## Text shown
──────────

Artscience Museum and Christies Hong Kong: An unholy union between an institution of ‘integrity’ and a business for ‘profit’n

As mentioned in my previous blogs, I have reservations about the use of the word ‘Museum’ in ‘Artscience Museum’. All my doubts have been cleared up – I officially petition for them to drop ‘Museum’ from their name.

Why? Click here, and you will see that the ‘museum’ is going to host an auction preview by auction house Christies Hong Kong this weekend. Any museum worth its salt would say a loud ‘NO’ to such an exhibition, no matter how long it is for, because

1) a bone fide museum is NOT in the business of ‘selling’ artefacts (as museums are there to protect artefacts for posterity). By allowing, Chrisites to use its space for a pre-sale preview blurs the line between a museum that ‘protects’ artefacts, and one that helps in ‘hawking’ them.

──────────

## Given data
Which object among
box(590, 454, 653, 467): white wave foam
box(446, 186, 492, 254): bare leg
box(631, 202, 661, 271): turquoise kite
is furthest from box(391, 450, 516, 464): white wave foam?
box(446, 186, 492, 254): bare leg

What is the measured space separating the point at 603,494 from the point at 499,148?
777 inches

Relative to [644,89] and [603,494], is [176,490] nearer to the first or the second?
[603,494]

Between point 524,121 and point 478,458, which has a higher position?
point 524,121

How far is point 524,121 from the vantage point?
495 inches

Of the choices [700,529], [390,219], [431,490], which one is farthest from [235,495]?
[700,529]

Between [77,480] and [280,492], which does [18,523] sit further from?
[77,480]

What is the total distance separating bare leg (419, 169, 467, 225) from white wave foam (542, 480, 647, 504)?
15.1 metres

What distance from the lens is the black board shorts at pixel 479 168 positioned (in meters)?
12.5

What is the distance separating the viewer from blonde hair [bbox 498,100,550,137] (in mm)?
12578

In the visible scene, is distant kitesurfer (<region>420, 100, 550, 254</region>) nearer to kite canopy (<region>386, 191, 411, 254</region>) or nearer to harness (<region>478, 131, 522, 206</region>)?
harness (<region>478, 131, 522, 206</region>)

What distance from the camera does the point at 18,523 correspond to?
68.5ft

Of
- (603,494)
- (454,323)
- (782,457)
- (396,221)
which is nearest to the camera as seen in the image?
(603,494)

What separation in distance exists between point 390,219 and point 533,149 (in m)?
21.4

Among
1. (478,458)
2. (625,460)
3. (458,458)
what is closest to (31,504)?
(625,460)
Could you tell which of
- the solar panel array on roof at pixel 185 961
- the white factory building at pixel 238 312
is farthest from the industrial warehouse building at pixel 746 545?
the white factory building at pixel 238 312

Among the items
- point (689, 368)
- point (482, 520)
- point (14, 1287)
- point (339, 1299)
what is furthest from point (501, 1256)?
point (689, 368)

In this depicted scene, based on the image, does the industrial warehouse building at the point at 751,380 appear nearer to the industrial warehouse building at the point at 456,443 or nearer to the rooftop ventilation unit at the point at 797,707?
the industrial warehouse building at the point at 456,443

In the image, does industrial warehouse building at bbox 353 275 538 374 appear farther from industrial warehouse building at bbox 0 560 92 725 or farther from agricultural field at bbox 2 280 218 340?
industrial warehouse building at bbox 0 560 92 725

──────────

## Complete the following
1 – In the blog post about the Artscience Museum, which auction house will hold a preview there this weekend?
2 – According to the blog post about the Artscience Museum, why should a genuine museum refuse to host an auction preview?
3 – Can you write the next part of the blog post about the Artscience Museum, picking up after its last sentence?
The records come from a different source than the blog post.

## Solved tasks
1 – Christies Hong Kong.

2 – A genuine museum exists to protect artefacts for posterity, not to sell them. Letting an auction house use its space for a pre-sale preview blurs the line between a museum that protects artefacts and one that helps hawk them.

3 –
2) there are many legal issues. A museum’s reputation is as good as ‘authenticity’ of their artefacts. A museum who is even rumoured to be displaying fakes will not stand the test of time. So, hypothetically, if some of the Christies artefacts on display at Artscience this weekend are enventually sold AND later proven to be fakes, the reputation of Artscience as the museum who had displayed these fakes will also go downhill. Another legal issue is ‘false association’: Christies HK may benefit from this exhibition at the Artscience if its potential bidders feel that the lots, having been displayed at a ‘reputable’ museum, have some kind of ‘unquestionable’ authenticity and therefore bid with confidence (even if the ‘true’ authenticity of some objects may be questionable).

So, the question arising is ‘why does Artscience want to host this preview?’. I don’t know for sure, but it must be a mixture of money (both from the fees Chrisities will pay Artscience for rental and money collected from more visitors), increase in museum visitorship, international publicity, prestige of being associated with an international auction house etc.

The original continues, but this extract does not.